Work instructions:
From the text on the environment's rules, extract word for word the span between "Fallback string comparison" and "farming through repetition.", inclusive.

Passage for review:
*** Block opens ***

Environment enforces a 15-step budget
Each DESCRIBE, SAMPLE, or QUERY action decrements the step budget. When the budget reaches zero, the episode ends with done=True and reward=0.0. ANSWER actions do not consume budget.
Observations carry rich structured fields
Every observation returned by reset or step includes: question, schema_info, result, error, step_count, budget_remaining, and action_history. These replace the previous messages-only format.
Type-aware answer verification
The environment accepts agent answers that match the gold answer after type-aware comparison. Integer answers are coerced ("42" matches 42), float answers allow 1% relative tolerance (95000.1 matches 95000), and list answers are compared order-insensitively ("A, B" matches "B, A").
Fallback string comparison for unknown answer types
When question metadata has no answer_type (or an unknown type), answer verification falls back to case-insensitive, whitespace-normalized string comparison for backward compatibility.
Dense step rewards for exploration actions
The environment returns a numeric reward on every non-terminal step (DESCRIBE, SAMPLE, QUERY). Previously these steps returned no reward signal. Reward reflects operational quality (successful execution, new schema discovery) and, for QUERY actions, progress toward the gold answer.
Repeat query penalty
The environment penalizes an agent that submits the same SQL query more than once within an episode. The penalty is small (-0.01) but discourages reward farming through repetition.

*** Block closes ***

Material provided:

*** Block opens ***

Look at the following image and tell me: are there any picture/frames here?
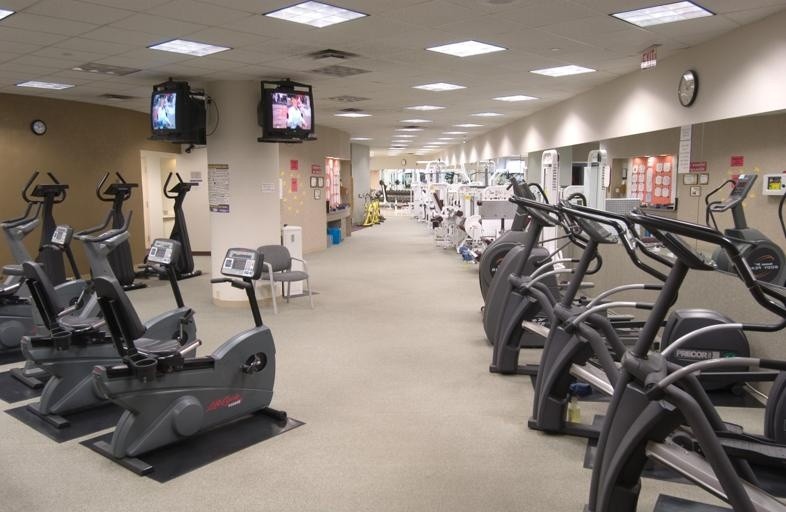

*** Block closes ***

Answer to this exercise:
Fallback string comparison for unknown answer types
When question metadata has no answer_type (or an unknown type), answer verification falls back to case-insensitive, whitespace-normalized string comparison for backward compatibility.
Dense step rewards for exploration actions
The environment returns a numeric reward on every non-terminal step (DESCRIBE, SAMPLE, QUERY). Previously these steps returned no reward signal. Reward reflects operational quality (successful execution, new schema discovery) and, for QUERY actions, progress toward the gold answer.
Repeat query penalty
The environment penalizes an agent that submits the same SQL query more than once within an episode. The penalty is small (-0.01) but discourages reward farming through repetition.